_PROBLEM DESCRIPTION_
For the records below, print the lines from the line with "BACA DESKRIPSI ‼️" through the line with "- Setelah kakak" exactly as written; include both end lines and exclude the rest.

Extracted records
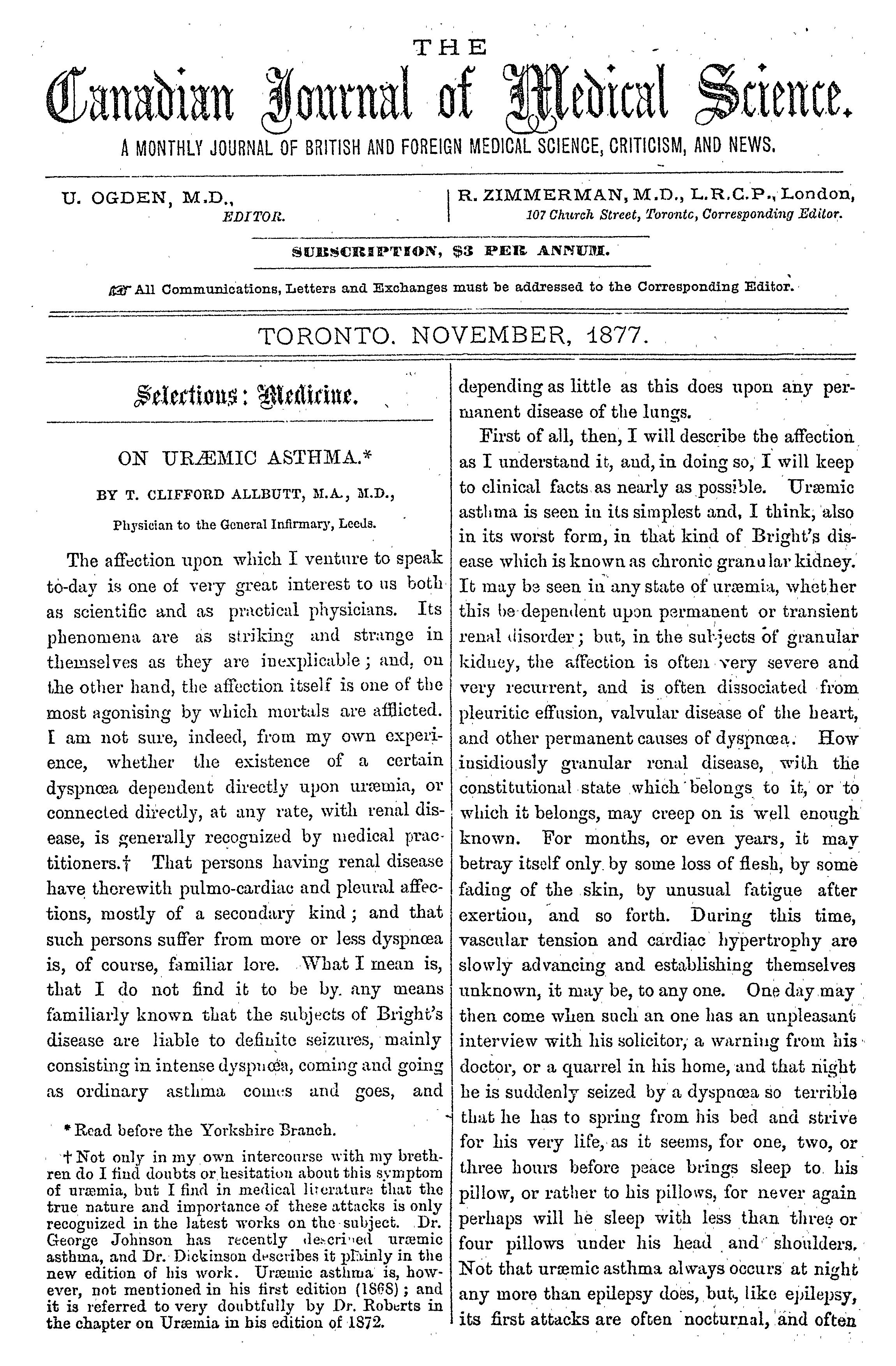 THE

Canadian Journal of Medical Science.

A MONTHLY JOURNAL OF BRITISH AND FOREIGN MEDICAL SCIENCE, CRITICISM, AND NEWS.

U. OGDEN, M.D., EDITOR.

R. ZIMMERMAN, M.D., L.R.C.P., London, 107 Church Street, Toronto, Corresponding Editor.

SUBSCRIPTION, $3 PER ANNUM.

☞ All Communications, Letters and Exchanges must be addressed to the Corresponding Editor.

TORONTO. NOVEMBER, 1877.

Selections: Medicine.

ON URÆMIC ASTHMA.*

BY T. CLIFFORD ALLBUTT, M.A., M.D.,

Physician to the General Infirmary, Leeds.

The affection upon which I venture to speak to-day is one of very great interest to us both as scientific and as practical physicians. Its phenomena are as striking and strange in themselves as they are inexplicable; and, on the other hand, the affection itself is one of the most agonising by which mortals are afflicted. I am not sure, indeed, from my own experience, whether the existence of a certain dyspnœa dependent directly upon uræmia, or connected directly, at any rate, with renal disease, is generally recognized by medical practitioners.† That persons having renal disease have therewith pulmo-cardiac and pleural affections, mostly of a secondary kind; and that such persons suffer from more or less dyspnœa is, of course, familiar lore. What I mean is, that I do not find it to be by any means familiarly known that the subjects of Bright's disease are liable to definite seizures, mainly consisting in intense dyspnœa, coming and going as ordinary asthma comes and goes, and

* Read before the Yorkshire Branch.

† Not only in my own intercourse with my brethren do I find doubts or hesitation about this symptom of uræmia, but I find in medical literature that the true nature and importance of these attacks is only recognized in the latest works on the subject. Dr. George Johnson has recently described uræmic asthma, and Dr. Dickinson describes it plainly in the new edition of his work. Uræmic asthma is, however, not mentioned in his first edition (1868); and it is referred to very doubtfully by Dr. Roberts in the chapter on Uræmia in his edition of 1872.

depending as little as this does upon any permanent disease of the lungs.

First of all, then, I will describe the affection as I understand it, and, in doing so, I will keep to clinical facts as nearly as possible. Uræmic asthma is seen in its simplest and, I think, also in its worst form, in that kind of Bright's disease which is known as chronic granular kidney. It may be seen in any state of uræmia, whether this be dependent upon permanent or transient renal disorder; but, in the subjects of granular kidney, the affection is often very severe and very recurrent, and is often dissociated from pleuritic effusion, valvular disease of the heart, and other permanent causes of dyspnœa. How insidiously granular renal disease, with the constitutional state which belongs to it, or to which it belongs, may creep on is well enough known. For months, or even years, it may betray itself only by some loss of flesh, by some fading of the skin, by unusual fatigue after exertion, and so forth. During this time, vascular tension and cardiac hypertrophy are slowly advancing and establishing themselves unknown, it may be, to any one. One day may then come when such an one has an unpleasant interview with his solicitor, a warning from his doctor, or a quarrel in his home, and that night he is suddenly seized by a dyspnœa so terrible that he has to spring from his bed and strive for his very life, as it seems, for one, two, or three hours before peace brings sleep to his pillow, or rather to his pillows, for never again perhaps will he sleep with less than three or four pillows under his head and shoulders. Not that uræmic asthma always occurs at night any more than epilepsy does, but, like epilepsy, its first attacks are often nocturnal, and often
...
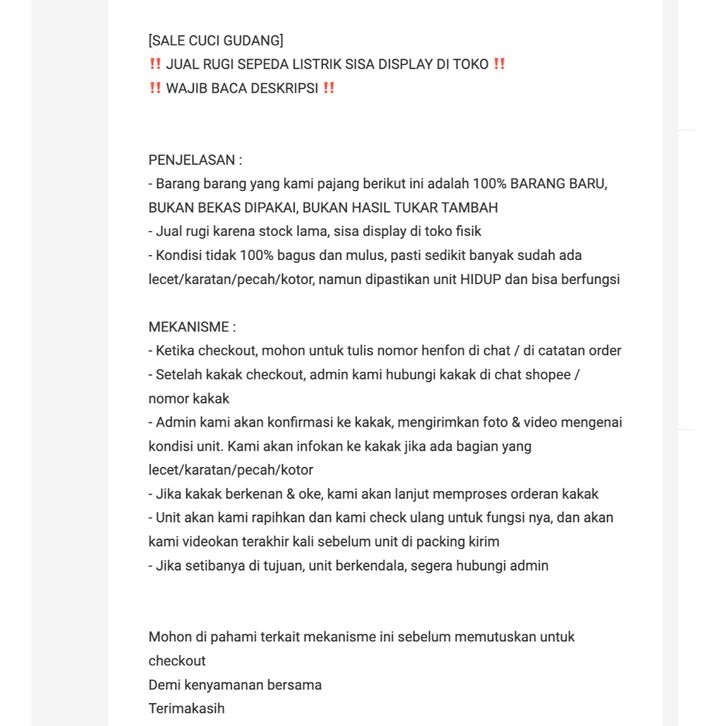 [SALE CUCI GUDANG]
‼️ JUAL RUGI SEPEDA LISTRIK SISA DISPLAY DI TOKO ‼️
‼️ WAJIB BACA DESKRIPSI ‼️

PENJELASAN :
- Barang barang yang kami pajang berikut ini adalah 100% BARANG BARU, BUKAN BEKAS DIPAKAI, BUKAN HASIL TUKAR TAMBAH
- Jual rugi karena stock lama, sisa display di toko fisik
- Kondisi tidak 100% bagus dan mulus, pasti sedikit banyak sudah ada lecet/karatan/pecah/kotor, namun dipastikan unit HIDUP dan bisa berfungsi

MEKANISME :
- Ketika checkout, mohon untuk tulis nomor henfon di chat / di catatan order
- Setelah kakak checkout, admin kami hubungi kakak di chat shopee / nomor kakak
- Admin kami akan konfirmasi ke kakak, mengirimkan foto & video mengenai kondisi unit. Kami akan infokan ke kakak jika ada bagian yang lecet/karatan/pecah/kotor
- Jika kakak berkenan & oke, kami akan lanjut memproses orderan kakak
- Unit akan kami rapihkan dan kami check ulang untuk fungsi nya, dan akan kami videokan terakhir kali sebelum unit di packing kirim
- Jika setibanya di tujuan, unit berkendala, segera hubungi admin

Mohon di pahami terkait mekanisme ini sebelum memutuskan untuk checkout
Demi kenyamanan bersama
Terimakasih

_TASK SOLUTION_
‼️ WAJIB BACA DESKRIPSI ‼️

PENJELASAN :
- Barang barang yang kami pajang berikut ini adalah 100% BARANG BARU, BUKAN BEKAS DIPAKAI, BUKAN HASIL TUKAR TAMBAH
- Jual rugi karena stock lama, sisa display di toko fisik
- Kondisi tidak 100% bagus dan mulus, pasti sedikit banyak sudah ada lecet/karatan/pecah/kotor, namun dipastikan unit HIDUP dan bisa berfungsi

MEKANISME :
- Ketika checkout, mohon untuk tulis nomor henfon di chat / di catatan order
- Setelah kakak checkout, admin kami hubungi kakak di chat shopee / nomor kakak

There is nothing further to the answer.